● **TEXT PASSAGE**:
Closing cost considerations and options

There are various ways to treat closing costs when refinancing your home. In a no-closing-cost refinance, the lender gives a credit to cover the closing cost, but offers a slightly higher interest rate. Alternatively, consider paying closing costs out of pocket for a more favorable interest rate. Or, if your situation warrants it, add closing costs to the new loan amount.

An example: Comparing closing cost options.

Hypothetically, imagine refinancing a $600,000 property with a first and second mortgage. Assume your current monthly payments are $4,201. You contact your Guarantee Mortgage Loan Advisor to find out if it would be worthwhile for you to refinance.

After considering your credit score, your debt-to-income ratio, the appraised value of your home, and your home equity, your Advisor says you qualify for a 30-year fixed rate mortgage with three options for closing costs.

The following chart compares these hypothetical options.

Option 1 Option 2 Option 3
Pay closing costs
up front
Lender pays
closing costs
Add closing costs
to the loan
Interest rate 4.500%* 4.625%* 4.500%*
Closing costs $4,059 0 $4,059
Loan amount $600,000 $600,000 $604,059
New monthly mortgage payment $3,040 $3,085 $3,061
Total of current  payments $4,201 $4,201 $4,201
Monthly savings $1,161 $1,161 $1,140
Months to break even 3.5 0 3.56
APR 4.558%* 4.625%* 4.558%*

*NOTE: Rates reflected here are for illustration purposes only. Rate and points are subject to change without notice.

● **LISTING**:
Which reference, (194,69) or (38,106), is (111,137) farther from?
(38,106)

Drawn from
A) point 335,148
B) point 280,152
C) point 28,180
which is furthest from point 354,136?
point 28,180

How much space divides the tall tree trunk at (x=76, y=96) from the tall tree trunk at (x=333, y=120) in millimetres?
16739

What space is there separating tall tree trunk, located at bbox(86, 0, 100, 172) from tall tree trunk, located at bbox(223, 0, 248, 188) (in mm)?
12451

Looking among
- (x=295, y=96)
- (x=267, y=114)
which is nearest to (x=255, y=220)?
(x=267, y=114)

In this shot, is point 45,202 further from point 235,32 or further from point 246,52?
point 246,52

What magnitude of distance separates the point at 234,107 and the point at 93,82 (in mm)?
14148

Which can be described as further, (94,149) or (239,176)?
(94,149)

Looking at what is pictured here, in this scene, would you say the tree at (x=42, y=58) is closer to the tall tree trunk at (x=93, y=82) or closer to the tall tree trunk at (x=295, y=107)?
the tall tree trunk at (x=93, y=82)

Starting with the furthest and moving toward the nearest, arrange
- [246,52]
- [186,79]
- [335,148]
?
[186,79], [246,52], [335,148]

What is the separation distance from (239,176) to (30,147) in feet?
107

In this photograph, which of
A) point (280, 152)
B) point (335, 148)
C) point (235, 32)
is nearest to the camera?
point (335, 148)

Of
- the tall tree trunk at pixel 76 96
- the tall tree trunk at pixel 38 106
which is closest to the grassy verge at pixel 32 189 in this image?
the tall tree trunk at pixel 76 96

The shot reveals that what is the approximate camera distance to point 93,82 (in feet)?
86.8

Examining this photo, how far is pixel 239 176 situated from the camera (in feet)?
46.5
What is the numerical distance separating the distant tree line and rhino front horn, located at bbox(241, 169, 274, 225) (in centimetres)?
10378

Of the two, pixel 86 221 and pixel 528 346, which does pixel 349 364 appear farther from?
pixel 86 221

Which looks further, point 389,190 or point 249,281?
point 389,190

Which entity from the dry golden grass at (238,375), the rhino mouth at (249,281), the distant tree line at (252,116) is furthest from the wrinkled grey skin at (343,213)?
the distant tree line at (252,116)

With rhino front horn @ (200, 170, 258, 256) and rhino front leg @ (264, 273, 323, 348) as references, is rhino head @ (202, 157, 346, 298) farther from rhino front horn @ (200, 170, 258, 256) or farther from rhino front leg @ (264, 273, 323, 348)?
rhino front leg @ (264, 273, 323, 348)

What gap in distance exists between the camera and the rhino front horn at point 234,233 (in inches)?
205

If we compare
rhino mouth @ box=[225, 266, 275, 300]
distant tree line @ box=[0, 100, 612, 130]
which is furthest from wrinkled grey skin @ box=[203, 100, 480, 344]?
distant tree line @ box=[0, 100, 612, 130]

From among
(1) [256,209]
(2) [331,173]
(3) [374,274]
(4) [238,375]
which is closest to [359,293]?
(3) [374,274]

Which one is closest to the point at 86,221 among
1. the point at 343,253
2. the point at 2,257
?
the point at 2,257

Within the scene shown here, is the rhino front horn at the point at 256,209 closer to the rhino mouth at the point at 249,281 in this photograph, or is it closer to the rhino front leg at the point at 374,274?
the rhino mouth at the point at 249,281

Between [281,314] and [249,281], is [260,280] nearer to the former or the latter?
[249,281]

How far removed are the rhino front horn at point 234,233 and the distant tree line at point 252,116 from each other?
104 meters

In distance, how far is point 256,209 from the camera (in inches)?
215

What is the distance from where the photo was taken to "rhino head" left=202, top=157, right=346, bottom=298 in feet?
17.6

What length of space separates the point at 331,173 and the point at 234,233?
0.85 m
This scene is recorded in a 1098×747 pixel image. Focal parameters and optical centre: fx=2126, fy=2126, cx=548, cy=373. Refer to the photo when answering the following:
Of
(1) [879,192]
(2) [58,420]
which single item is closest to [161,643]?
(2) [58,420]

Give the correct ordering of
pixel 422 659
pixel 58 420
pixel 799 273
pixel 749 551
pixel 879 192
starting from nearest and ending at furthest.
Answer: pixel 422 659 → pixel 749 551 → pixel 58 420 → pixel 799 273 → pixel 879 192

● **TASKS FOR THIS EXERCISE**:
A - Answer these questions using the text on closing costs:
(i) In a no-closing-cost refinance, what does the lender offer along with the credit that covers closing costs?
(ii) In the hypothetical example, how much are the current monthly payments assumed to be?
(iii) What type of mortgage does the Advisor say you qualify for?
B - From the text on closing costs, reproduce word for word the part that opens with the words containing "Closing cost considerations" and closes with "you to refinance.".
The records are separate material and have no connection to the text on closing costs.

● **SOLUTIONS TO THE PROBLEMS**:
A -
(i) A slightly higher interest rate.
(ii) $4,201.
(iii) A 30-year fixed rate mortgage.

B -
Closing cost considerations and options

There are various ways to treat closing costs when refinancing your home. In a no-closing-cost refinance, the lender gives a credit to cover the closing cost, but offers a slightly higher interest rate. Alternatively, consider paying closing costs out of pocket for a more favorable interest rate. Or, if your situation warrants it, add closing costs to the new loan amount.

An example: Comparing closing cost options.

Hypothetically, imagine refinancing a $600,000 property with a first and second mortgage. Assume your current monthly payments are $4,201. You contact your Guarantee Mortgage Loan Advisor to find out if it would be worthwhile for you to refinance.